start Entries provided

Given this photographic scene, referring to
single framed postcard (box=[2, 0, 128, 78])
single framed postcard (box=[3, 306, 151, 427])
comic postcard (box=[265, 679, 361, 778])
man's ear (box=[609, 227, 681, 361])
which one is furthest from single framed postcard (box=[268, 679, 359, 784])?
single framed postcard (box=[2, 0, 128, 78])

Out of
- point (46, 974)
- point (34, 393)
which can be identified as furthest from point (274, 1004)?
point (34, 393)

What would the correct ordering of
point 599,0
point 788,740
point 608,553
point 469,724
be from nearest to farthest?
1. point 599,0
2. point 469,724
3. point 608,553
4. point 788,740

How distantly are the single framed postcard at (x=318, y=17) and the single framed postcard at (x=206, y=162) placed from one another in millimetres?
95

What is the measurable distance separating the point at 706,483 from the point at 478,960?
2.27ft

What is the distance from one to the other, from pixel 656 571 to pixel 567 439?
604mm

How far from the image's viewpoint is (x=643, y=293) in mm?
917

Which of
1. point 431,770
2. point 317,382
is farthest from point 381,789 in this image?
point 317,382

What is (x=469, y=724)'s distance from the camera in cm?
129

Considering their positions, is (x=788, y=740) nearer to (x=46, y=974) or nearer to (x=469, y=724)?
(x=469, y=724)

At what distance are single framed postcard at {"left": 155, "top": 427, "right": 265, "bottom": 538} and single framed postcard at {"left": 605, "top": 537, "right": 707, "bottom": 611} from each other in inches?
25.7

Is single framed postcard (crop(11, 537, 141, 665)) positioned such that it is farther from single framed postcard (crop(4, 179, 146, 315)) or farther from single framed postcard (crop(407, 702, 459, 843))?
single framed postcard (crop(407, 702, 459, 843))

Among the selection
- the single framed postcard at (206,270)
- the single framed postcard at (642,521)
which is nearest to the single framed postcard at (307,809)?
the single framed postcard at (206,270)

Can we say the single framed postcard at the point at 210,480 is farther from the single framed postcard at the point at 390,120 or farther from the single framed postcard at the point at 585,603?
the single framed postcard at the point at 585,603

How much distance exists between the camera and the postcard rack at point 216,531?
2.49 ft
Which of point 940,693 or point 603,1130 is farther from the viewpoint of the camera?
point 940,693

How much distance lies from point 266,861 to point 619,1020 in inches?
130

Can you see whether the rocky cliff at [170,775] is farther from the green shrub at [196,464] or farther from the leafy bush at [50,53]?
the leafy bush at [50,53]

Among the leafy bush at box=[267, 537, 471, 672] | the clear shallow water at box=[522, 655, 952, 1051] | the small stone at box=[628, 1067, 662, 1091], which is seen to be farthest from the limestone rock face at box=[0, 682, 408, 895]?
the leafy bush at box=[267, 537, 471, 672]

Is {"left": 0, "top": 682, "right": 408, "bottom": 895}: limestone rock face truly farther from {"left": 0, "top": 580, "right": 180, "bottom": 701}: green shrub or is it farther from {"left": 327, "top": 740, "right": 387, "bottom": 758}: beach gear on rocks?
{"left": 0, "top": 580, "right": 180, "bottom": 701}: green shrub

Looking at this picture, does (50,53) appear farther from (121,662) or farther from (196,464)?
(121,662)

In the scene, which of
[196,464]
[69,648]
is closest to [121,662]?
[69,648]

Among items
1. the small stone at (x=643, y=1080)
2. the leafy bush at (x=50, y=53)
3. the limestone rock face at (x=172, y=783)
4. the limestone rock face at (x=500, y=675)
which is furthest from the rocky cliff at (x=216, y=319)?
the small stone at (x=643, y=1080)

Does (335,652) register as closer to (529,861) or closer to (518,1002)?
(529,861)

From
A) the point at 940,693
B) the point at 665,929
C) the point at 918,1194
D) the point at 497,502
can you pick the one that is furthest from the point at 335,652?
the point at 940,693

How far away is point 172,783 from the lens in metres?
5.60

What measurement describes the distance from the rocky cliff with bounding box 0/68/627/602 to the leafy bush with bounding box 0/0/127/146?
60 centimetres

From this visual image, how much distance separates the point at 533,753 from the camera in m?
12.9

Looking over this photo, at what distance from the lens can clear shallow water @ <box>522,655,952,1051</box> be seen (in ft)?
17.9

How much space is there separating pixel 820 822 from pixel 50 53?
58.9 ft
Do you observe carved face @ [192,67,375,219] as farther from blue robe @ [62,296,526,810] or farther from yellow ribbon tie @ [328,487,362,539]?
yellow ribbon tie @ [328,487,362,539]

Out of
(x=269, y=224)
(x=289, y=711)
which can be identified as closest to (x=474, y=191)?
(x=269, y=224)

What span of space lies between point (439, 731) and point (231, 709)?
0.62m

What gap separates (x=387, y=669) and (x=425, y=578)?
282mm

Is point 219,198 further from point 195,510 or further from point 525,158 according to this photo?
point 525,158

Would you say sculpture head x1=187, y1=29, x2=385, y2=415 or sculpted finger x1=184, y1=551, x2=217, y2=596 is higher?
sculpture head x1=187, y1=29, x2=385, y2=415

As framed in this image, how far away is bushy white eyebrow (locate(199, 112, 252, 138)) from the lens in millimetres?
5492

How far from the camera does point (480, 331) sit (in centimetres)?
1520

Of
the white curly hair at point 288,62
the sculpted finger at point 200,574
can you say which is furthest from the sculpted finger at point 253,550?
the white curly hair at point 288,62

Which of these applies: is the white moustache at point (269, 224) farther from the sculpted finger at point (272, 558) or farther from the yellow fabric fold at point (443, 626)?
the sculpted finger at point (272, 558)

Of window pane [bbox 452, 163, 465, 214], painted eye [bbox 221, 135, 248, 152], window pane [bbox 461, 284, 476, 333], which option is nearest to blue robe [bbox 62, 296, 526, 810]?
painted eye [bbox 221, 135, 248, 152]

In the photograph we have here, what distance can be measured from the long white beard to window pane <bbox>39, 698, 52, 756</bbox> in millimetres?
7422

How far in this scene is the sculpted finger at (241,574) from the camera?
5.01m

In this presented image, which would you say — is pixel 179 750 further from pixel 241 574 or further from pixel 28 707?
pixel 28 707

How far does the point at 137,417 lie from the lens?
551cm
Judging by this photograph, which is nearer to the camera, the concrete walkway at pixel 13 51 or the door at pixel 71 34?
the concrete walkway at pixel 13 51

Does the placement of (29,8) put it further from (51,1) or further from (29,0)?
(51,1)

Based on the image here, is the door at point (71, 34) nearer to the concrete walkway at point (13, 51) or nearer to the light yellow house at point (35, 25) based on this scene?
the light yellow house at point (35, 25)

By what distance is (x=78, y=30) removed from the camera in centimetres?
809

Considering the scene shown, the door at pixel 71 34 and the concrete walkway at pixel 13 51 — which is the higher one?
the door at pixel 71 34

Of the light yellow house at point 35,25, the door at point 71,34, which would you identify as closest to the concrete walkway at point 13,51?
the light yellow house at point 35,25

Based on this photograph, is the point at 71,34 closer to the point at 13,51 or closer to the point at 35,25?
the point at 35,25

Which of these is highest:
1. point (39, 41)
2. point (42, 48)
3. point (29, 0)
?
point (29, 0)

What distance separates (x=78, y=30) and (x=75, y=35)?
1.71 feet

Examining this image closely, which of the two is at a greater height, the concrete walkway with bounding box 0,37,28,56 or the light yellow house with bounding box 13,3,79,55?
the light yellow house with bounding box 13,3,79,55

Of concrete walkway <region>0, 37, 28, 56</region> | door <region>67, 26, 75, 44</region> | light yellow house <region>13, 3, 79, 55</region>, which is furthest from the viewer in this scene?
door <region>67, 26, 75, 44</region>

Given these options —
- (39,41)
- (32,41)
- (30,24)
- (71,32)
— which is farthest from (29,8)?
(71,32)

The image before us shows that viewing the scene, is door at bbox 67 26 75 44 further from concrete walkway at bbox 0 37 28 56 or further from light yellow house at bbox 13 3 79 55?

end Entries provided

:: Aim ::
Return what is listed above, exactly and completely.

:: Reply ::
Given this photographic scene, referring to
single framed postcard (box=[2, 0, 128, 78])
single framed postcard (box=[3, 306, 151, 427])
comic postcard (box=[265, 679, 361, 778])
man's ear (box=[609, 227, 681, 361])
which one is furthest from single framed postcard (box=[268, 679, 359, 784])?
single framed postcard (box=[2, 0, 128, 78])

Out of
- point (46, 974)
- point (34, 393)
which can be identified as furthest from point (274, 1004)?
point (34, 393)

What would the correct ordering of
point 599,0
point 788,740
point 608,553
point 469,724
be from nearest to farthest?
1. point 599,0
2. point 469,724
3. point 608,553
4. point 788,740

How distantly are the single framed postcard at (x=318, y=17) and the single framed postcard at (x=206, y=162) placed from one another in millimetres?
95

What is the measurable distance separating the point at 706,483 from the point at 478,960?
2.27ft

What is the distance from one to the other, from pixel 656 571 to pixel 567 439?
604mm

How far from the image's viewpoint is (x=643, y=293) in mm?
917

Which of
1. point 431,770
2. point 317,382
is farthest from point 381,789 in this image?
point 317,382

What is (x=469, y=724)'s distance from the camera in cm?
129

Considering their positions, is (x=788, y=740) nearer to (x=46, y=974) or nearer to (x=469, y=724)?
(x=469, y=724)

At what distance are single framed postcard at {"left": 155, "top": 427, "right": 265, "bottom": 538} and single framed postcard at {"left": 605, "top": 537, "right": 707, "bottom": 611} from each other in inches?
25.7

Is single framed postcard (crop(11, 537, 141, 665)) positioned such that it is farther from single framed postcard (crop(4, 179, 146, 315)) or farther from single framed postcard (crop(407, 702, 459, 843))?
single framed postcard (crop(407, 702, 459, 843))

Among the selection
- the single framed postcard at (206,270)
- the single framed postcard at (642,521)
which is nearest to the single framed postcard at (307,809)?
the single framed postcard at (206,270)

Can we say the single framed postcard at the point at 210,480 is farther from the single framed postcard at the point at 390,120 or farther from the single framed postcard at the point at 585,603?
the single framed postcard at the point at 585,603

How much distance exists between the camera and the postcard rack at point 216,531?
2.49 ft
Which of point 940,693 or point 603,1130 is farther from the viewpoint of the camera?
point 940,693

How much distance lies from point 266,861 to point 619,1020 in inches?
130

Can you see whether the rocky cliff at [170,775] is farther from the green shrub at [196,464] or farther from the leafy bush at [50,53]?
the leafy bush at [50,53]

Among the leafy bush at box=[267, 537, 471, 672] | the clear shallow water at box=[522, 655, 952, 1051] | the small stone at box=[628, 1067, 662, 1091], which is seen to be farthest from the limestone rock face at box=[0, 682, 408, 895]?
the leafy bush at box=[267, 537, 471, 672]

Is {"left": 0, "top": 682, "right": 408, "bottom": 895}: limestone rock face truly farther from {"left": 0, "top": 580, "right": 180, "bottom": 701}: green shrub or is it farther from {"left": 327, "top": 740, "right": 387, "bottom": 758}: beach gear on rocks?
{"left": 0, "top": 580, "right": 180, "bottom": 701}: green shrub

Looking at this picture, does (50,53) appear farther from (121,662) or farther from (196,464)?
(121,662)

In the scene, which of
[196,464]
[69,648]
is closest to [121,662]?
[69,648]

Among items
1. the small stone at (x=643, y=1080)
2. the leafy bush at (x=50, y=53)
3. the limestone rock face at (x=172, y=783)
4. the limestone rock face at (x=500, y=675)
which is furthest from the rocky cliff at (x=216, y=319)?
the small stone at (x=643, y=1080)

Does (335,652) register as closer to (529,861) or closer to (518,1002)?
(529,861)

From
A) the point at 940,693
B) the point at 665,929
C) the point at 918,1194
D) the point at 497,502
can you pick the one that is furthest from the point at 335,652?
the point at 940,693

How far away is point 172,783 from the lens in metres?
5.60

What measurement describes the distance from the rocky cliff with bounding box 0/68/627/602 to the leafy bush with bounding box 0/0/127/146?
60 centimetres

From this visual image, how much distance separates the point at 533,753 from the camera in m?
12.9

Looking over this photo, at what distance from the lens can clear shallow water @ <box>522,655,952,1051</box> be seen (in ft)?
17.9

How much space is there separating pixel 820 822 from pixel 50 53?
58.9 ft
Do you observe carved face @ [192,67,375,219] as farther from blue robe @ [62,296,526,810] or farther from yellow ribbon tie @ [328,487,362,539]?
yellow ribbon tie @ [328,487,362,539]

Out of
(x=269, y=224)
(x=289, y=711)
which can be identified as closest to (x=474, y=191)?
(x=269, y=224)

What span of space lies between point (439, 731) and point (231, 709)?
0.62m

What gap separates (x=387, y=669) and (x=425, y=578)?
282mm

Is point 219,198 further from point 195,510 or further from point 525,158 according to this photo?
point 525,158

Would you say sculpture head x1=187, y1=29, x2=385, y2=415 or sculpted finger x1=184, y1=551, x2=217, y2=596 is higher?
sculpture head x1=187, y1=29, x2=385, y2=415

As framed in this image, how far away is bushy white eyebrow (locate(199, 112, 252, 138)) from the lens in millimetres?
5492

How far from the camera does point (480, 331) sit (in centimetres)?
1520

Of
the white curly hair at point 288,62
the sculpted finger at point 200,574
can you say which is furthest from the sculpted finger at point 253,550?
the white curly hair at point 288,62

Which of these applies: is the white moustache at point (269, 224) farther from the sculpted finger at point (272, 558) or farther from the yellow fabric fold at point (443, 626)?
the sculpted finger at point (272, 558)

Of window pane [bbox 452, 163, 465, 214], painted eye [bbox 221, 135, 248, 152], window pane [bbox 461, 284, 476, 333], which option is nearest to blue robe [bbox 62, 296, 526, 810]?
painted eye [bbox 221, 135, 248, 152]

In the photograph we have here, what distance can be measured from the long white beard to window pane <bbox>39, 698, 52, 756</bbox> in millimetres?
7422

How far in this scene is the sculpted finger at (241,574) from the camera?
5.01m

In this presented image, which would you say — is pixel 179 750 further from pixel 241 574 or further from pixel 28 707?
pixel 28 707

How far does the point at 137,417 lie from the lens?
551cm
Judging by this photograph, which is nearer to the camera, the concrete walkway at pixel 13 51 or the door at pixel 71 34?
the concrete walkway at pixel 13 51

Does the placement of (29,8) put it further from (51,1) or further from (29,0)?
(51,1)

Based on the image here, is the door at point (71, 34) nearer to the concrete walkway at point (13, 51) or nearer to the light yellow house at point (35, 25) based on this scene?
the light yellow house at point (35, 25)

By what distance is (x=78, y=30) removed from the camera in centimetres?
809

Considering the scene shown, the door at pixel 71 34 and the concrete walkway at pixel 13 51 — which is the higher one?
the door at pixel 71 34

Of the light yellow house at point 35,25, the door at point 71,34, which would you identify as closest to the concrete walkway at point 13,51?
the light yellow house at point 35,25

Based on this photograph, is the point at 71,34 closer to the point at 13,51 or closer to the point at 35,25?
the point at 35,25

Which of these is highest:
1. point (39, 41)
2. point (42, 48)
3. point (29, 0)
?
point (29, 0)

What distance separates (x=78, y=30) and (x=75, y=35)?
1.71 feet

Examining this image closely, which of the two is at a greater height, the concrete walkway with bounding box 0,37,28,56 or the light yellow house with bounding box 13,3,79,55?
the light yellow house with bounding box 13,3,79,55

Of concrete walkway <region>0, 37, 28, 56</region> | door <region>67, 26, 75, 44</region> | light yellow house <region>13, 3, 79, 55</region>, which is furthest from the viewer in this scene?
door <region>67, 26, 75, 44</region>

Given these options —
- (39,41)
- (32,41)
- (30,24)
- (71,32)
— which is farthest from (29,8)?
(71,32)

The image before us shows that viewing the scene, is door at bbox 67 26 75 44 further from concrete walkway at bbox 0 37 28 56 or further from light yellow house at bbox 13 3 79 55?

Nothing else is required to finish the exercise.